**Data records:**
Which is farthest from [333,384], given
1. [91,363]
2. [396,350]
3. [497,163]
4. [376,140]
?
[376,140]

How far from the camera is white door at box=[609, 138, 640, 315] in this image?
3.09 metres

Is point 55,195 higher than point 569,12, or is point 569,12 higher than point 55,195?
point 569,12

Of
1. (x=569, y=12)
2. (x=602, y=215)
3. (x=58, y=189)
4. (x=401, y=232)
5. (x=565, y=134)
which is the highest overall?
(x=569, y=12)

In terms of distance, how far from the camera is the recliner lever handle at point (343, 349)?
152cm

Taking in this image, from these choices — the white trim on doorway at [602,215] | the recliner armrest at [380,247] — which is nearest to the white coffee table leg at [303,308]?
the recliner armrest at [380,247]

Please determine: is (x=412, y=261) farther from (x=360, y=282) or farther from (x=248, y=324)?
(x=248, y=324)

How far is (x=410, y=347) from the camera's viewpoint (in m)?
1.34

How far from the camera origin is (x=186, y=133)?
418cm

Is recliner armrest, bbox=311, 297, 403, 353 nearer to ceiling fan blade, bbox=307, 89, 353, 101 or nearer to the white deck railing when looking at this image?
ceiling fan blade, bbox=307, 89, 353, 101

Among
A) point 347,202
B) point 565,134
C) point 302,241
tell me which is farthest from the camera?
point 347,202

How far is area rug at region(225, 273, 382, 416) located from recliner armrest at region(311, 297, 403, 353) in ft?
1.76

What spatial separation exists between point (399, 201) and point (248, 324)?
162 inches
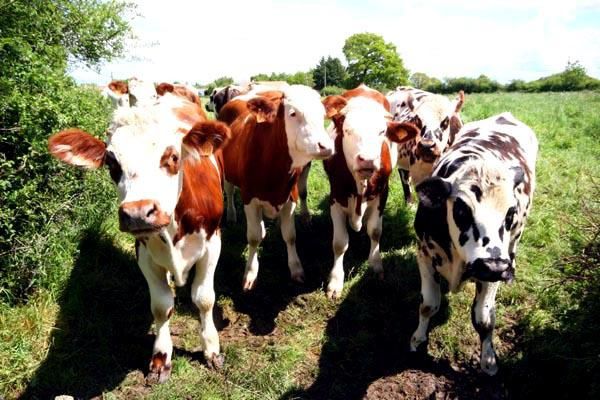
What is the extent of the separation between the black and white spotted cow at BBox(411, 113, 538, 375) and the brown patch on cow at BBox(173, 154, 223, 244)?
174 centimetres

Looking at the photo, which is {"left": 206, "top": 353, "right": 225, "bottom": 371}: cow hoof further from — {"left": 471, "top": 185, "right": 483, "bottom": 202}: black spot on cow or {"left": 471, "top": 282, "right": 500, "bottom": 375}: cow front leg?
{"left": 471, "top": 185, "right": 483, "bottom": 202}: black spot on cow

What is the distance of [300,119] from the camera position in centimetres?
453

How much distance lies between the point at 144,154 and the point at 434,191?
6.75 ft

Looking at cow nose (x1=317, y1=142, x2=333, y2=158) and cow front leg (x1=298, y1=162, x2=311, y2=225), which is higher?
cow nose (x1=317, y1=142, x2=333, y2=158)

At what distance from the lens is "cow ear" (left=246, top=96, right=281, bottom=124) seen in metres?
4.77

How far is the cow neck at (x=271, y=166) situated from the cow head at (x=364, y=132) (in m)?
0.60

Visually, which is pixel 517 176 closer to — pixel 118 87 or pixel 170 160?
pixel 170 160

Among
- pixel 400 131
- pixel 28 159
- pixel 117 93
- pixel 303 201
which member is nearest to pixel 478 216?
pixel 400 131

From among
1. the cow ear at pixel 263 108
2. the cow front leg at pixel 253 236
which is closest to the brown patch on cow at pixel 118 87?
the cow front leg at pixel 253 236

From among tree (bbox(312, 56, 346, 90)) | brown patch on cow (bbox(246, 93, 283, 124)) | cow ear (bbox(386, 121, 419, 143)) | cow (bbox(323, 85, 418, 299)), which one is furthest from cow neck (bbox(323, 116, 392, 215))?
tree (bbox(312, 56, 346, 90))

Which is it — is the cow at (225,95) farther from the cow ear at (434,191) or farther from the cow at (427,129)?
the cow ear at (434,191)

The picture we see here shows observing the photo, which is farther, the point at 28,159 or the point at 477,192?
the point at 28,159

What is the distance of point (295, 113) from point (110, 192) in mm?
2893

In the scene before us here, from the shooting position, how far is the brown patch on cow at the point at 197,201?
143 inches
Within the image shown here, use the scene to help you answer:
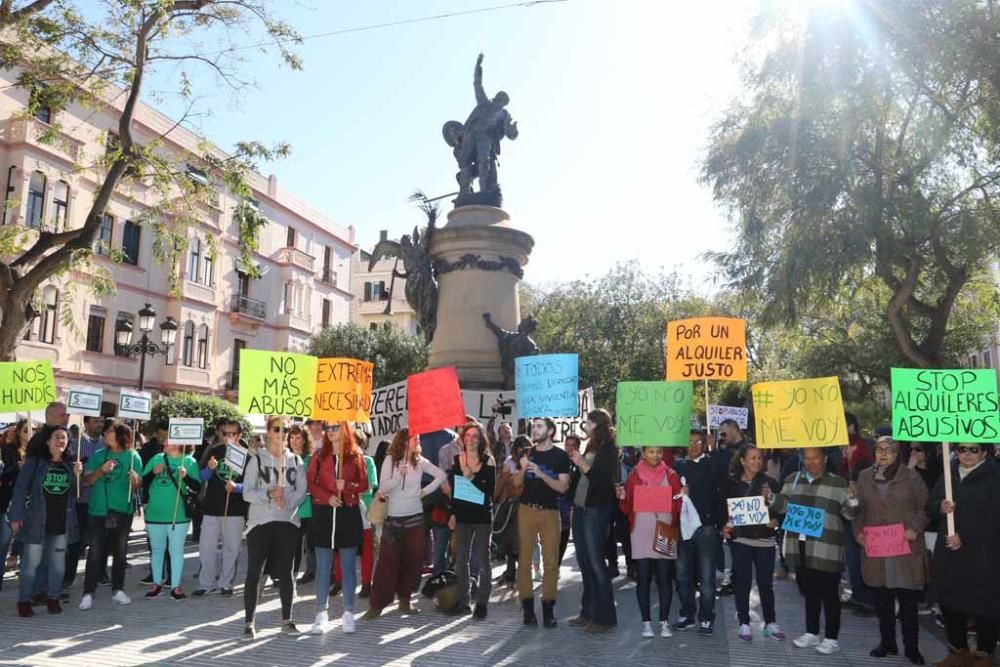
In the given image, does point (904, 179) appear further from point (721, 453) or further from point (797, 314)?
point (721, 453)

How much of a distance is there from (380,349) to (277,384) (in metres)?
37.2

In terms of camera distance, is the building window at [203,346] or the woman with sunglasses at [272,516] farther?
the building window at [203,346]

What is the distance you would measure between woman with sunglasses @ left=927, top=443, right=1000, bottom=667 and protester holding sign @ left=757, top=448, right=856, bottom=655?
77cm

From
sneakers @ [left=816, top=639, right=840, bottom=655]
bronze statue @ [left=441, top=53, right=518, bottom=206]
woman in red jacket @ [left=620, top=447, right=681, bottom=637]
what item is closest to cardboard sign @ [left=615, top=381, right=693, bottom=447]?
woman in red jacket @ [left=620, top=447, right=681, bottom=637]

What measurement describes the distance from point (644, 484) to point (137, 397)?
658cm

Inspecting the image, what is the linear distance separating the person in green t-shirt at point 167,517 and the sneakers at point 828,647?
6357mm

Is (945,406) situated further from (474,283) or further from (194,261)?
(194,261)

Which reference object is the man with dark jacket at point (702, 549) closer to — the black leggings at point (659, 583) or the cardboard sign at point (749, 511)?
the black leggings at point (659, 583)

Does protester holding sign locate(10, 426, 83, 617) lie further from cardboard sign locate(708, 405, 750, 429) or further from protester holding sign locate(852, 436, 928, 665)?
cardboard sign locate(708, 405, 750, 429)

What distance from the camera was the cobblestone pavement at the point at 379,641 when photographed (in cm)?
697

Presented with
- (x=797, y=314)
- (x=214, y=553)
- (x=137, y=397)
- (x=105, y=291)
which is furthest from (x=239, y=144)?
(x=797, y=314)

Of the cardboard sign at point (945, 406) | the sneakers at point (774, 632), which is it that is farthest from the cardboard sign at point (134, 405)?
the cardboard sign at point (945, 406)

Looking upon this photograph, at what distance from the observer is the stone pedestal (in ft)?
55.6

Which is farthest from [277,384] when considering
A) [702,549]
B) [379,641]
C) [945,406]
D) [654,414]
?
[945,406]
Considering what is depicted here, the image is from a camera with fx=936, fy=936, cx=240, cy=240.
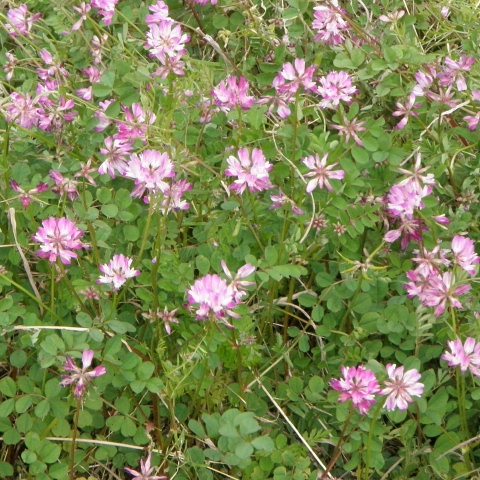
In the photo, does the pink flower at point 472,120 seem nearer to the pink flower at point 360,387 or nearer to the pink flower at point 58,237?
the pink flower at point 360,387

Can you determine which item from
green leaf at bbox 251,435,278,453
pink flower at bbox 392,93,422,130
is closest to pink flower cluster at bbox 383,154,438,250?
pink flower at bbox 392,93,422,130

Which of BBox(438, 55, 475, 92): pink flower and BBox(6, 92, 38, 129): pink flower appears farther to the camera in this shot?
BBox(438, 55, 475, 92): pink flower

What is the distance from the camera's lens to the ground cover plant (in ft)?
8.23

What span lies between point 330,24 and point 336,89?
1.03 feet

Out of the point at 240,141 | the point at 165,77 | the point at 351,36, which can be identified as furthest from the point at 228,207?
the point at 351,36

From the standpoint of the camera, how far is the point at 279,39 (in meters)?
3.54

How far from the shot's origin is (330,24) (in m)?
3.07

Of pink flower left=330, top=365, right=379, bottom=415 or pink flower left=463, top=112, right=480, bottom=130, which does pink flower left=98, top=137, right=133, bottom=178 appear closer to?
pink flower left=330, top=365, right=379, bottom=415

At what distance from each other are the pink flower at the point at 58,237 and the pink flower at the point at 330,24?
1156mm

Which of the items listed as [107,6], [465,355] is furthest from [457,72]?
[107,6]

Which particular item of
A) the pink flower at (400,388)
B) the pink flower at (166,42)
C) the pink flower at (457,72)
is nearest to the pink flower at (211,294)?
the pink flower at (400,388)

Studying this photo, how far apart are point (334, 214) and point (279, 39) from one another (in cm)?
105

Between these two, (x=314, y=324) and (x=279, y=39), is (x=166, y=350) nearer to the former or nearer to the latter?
(x=314, y=324)

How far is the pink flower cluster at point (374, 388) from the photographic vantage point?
235 centimetres
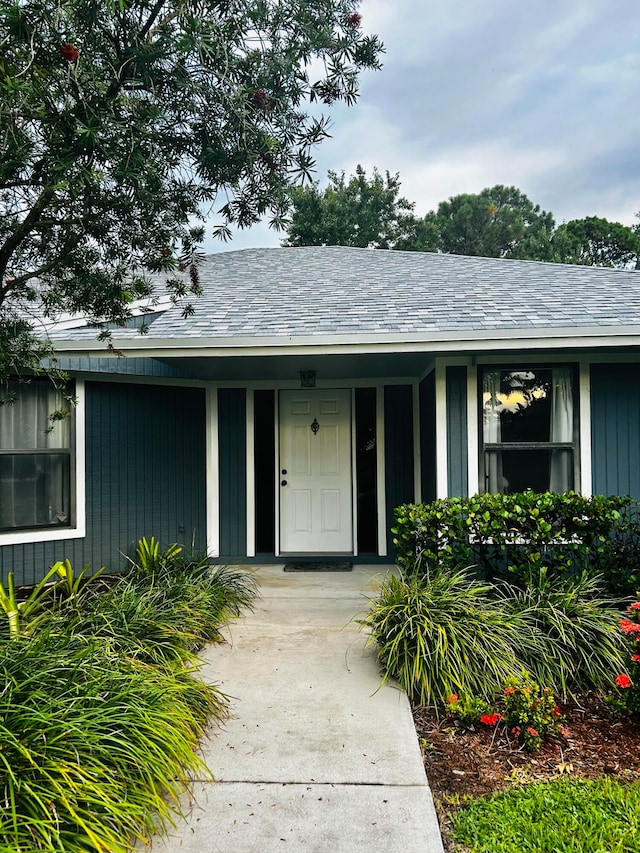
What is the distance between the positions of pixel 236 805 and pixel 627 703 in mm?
2248

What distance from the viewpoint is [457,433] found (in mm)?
5438

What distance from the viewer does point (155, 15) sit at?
2580 mm

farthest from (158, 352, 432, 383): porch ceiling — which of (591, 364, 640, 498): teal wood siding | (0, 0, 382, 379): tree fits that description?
(0, 0, 382, 379): tree

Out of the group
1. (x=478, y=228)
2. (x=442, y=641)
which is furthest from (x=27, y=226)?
(x=478, y=228)

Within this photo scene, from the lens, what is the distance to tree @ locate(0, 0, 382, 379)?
2438 millimetres

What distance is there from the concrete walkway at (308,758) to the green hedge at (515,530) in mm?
951

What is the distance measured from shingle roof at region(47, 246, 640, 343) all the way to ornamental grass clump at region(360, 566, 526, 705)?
2.35 meters

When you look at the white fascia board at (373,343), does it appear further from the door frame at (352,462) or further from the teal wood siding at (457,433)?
the door frame at (352,462)

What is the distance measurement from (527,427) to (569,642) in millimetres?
2341

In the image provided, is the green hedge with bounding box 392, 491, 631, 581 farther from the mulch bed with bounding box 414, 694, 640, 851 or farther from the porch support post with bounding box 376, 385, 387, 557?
the porch support post with bounding box 376, 385, 387, 557

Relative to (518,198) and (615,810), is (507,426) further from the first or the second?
(518,198)

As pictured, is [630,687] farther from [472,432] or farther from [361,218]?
[361,218]

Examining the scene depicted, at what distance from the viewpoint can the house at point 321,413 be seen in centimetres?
537

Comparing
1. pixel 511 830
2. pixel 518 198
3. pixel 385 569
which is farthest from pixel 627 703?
pixel 518 198
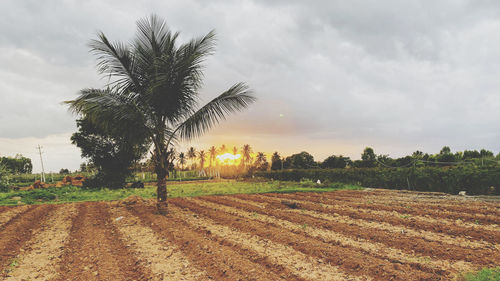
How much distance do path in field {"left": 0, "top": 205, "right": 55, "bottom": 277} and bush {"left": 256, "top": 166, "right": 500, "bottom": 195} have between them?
2148cm

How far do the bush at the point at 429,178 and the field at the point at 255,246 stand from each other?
8.62m

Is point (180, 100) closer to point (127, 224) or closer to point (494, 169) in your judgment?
point (127, 224)

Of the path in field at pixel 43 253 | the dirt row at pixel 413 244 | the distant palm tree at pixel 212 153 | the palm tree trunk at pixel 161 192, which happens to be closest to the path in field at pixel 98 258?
the path in field at pixel 43 253

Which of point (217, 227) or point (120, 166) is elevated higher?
point (120, 166)

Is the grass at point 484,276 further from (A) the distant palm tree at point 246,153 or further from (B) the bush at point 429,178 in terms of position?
(A) the distant palm tree at point 246,153

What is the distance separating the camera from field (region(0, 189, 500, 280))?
4586 millimetres

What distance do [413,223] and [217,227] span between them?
568 centimetres

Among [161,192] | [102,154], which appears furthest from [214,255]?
[102,154]

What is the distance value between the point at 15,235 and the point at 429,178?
22.8 metres

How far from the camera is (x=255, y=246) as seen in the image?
592cm

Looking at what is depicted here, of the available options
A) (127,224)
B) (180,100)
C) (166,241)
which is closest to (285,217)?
(166,241)

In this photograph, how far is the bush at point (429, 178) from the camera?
1625 cm

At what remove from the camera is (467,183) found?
17.1 metres

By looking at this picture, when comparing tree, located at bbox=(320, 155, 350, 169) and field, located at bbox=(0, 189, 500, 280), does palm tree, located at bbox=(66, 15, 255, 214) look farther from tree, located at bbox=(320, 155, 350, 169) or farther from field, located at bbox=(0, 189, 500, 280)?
tree, located at bbox=(320, 155, 350, 169)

**What needs to be done:** Extract the lines above from the one containing "What is the distance separating" to the last line, both included, exactly as written.

**Task output:**
What is the distance separating the camera from field (region(0, 189, 500, 280))?
4586 millimetres

What distance do [413,223] and [217,227] span between them?
568 centimetres

Among [161,192] | [102,154], which appears furthest from [214,255]?
[102,154]

What is the distance value between the point at 15,235 and the point at 429,178?
22.8 metres

How far from the camera is (x=255, y=246) as seen in the image?
592cm

Looking at what is depicted here, of the available options
A) (127,224)
B) (180,100)
C) (166,241)
which is closest to (285,217)?
(166,241)

In this photograph, how far is the bush at point (429, 178) from the camera?
1625 cm

At what remove from the camera is (467,183) found?
17.1 metres

By looking at this picture, when comparing tree, located at bbox=(320, 155, 350, 169) and field, located at bbox=(0, 189, 500, 280), does palm tree, located at bbox=(66, 15, 255, 214) look farther from tree, located at bbox=(320, 155, 350, 169) or farther from field, located at bbox=(0, 189, 500, 280)?
tree, located at bbox=(320, 155, 350, 169)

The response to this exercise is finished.